= Robert Charles Moon =

British ophthalmologist (1844–1914)

Robert Charles Moon (c. 1844-1914) was an ophthalmologist who practiced medicine in England and the United States. He was the son of William Moon (1818-1894), inventor of "Moon type", an embossed alphabet for the blind.

Robert Moon's career choice in ophthalmology was influenced by his experiences as a youth, helping his father in translating and transcribing reading matter for the visually handicapped. From 1866 to 1878 he practiced medicine at the South London Ophthalmic Hospital, a facility founded in 1857 by John Zachariah Laurence (1829-1870). Along with Dr. Laurence, the "Laurence–Moon syndrome" is named, a disease characterized by retinitis pigmentosa combined with several additional symptoms.

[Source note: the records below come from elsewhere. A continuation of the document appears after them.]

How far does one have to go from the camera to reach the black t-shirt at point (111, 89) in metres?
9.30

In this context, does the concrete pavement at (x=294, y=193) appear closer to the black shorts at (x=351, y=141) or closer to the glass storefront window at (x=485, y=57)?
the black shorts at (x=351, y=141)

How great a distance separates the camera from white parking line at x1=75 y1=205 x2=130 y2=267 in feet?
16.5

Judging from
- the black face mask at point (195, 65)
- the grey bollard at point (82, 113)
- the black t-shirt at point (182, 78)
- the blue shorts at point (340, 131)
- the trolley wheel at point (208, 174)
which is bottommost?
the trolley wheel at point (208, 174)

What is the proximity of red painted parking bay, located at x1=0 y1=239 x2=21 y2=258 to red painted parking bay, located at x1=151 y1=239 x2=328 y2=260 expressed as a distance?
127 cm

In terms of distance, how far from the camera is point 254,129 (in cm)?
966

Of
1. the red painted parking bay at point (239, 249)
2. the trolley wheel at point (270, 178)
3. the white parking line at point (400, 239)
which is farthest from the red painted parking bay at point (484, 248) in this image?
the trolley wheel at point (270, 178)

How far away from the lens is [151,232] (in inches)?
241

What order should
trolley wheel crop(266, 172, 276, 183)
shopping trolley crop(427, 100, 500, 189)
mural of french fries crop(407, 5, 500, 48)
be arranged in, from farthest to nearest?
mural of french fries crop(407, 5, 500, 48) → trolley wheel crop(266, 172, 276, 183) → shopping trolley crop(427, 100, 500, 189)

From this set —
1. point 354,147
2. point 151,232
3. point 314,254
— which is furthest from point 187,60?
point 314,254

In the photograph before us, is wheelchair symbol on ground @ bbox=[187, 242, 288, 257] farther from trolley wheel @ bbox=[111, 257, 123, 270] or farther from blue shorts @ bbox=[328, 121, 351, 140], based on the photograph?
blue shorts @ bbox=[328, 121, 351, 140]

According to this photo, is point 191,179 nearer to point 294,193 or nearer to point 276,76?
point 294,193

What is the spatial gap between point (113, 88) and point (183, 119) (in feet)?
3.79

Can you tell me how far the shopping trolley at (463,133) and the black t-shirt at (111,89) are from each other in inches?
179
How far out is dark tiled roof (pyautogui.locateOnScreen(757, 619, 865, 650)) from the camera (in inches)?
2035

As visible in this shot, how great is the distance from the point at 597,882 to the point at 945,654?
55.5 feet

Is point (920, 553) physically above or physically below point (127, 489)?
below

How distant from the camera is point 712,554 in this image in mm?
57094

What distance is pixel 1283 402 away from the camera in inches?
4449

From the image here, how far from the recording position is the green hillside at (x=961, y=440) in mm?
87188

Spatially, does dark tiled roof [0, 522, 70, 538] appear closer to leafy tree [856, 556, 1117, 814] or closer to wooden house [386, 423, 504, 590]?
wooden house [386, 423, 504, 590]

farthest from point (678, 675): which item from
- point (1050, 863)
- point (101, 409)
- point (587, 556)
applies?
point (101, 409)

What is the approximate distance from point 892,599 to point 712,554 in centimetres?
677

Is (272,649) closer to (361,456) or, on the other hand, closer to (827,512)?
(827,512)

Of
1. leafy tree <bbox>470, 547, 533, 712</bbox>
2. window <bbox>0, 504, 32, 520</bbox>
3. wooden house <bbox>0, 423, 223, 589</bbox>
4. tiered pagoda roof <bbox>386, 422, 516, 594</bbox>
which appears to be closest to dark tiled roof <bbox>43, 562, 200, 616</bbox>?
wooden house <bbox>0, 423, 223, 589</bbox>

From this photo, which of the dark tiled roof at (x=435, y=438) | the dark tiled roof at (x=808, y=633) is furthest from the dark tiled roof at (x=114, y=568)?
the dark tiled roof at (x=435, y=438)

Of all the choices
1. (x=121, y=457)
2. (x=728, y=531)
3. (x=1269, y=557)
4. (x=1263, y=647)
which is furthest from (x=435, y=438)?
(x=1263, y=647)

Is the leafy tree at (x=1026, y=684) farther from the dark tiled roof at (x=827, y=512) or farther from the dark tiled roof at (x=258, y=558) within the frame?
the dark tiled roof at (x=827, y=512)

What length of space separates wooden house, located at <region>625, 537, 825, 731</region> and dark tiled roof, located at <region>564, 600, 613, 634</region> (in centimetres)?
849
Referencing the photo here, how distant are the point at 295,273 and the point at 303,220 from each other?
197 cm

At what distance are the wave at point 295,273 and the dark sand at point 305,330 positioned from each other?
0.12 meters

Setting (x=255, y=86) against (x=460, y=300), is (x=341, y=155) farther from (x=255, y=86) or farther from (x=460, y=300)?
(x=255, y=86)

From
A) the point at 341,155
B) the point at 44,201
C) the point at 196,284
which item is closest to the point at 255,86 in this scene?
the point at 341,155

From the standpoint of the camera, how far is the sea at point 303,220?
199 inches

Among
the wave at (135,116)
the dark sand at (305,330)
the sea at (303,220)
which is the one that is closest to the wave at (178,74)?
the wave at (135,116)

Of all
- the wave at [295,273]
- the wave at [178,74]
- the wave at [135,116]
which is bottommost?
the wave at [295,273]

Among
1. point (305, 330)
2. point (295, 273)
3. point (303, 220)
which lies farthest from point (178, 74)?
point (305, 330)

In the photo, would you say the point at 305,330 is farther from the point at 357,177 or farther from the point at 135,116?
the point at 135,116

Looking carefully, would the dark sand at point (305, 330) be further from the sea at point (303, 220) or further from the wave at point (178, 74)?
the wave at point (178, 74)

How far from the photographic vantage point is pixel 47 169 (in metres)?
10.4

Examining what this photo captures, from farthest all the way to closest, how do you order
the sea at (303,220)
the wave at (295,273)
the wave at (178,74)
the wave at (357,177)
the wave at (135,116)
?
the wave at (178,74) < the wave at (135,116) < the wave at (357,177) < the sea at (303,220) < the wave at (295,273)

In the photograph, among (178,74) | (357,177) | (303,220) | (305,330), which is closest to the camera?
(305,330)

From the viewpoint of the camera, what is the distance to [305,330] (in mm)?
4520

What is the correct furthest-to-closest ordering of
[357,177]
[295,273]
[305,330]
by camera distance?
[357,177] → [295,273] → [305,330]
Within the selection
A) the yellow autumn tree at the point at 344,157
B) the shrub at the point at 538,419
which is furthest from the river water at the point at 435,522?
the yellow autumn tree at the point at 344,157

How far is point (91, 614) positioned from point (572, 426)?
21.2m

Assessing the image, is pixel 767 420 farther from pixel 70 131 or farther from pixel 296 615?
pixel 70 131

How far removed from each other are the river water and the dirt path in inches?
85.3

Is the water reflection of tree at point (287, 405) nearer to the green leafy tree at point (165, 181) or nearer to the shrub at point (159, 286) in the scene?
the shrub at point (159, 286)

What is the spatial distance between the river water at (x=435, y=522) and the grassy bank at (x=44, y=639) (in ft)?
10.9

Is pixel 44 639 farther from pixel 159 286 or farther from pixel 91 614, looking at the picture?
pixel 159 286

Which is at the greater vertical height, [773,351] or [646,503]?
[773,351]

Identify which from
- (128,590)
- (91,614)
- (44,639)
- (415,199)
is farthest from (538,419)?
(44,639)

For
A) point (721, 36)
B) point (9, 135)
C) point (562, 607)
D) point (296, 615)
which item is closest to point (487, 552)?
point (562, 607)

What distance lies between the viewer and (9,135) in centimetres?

In 1879 Moon emigrated to the United States, where he settled into an ophthalmological practice in Philadelphia. Following retirement, he became involved in a number of philanthropic activities for the blind. In 1905 he became editor of the monthly "Moon Magazine", published by Gardner's Trust for the Blind. Also, he served as secretary for the Philadelphia Home Teaching Society.

Moon is interred at West Laurel Hill Cemetery, Providence Section, Lot 622, Bala Cynwyd, Pennsylvania.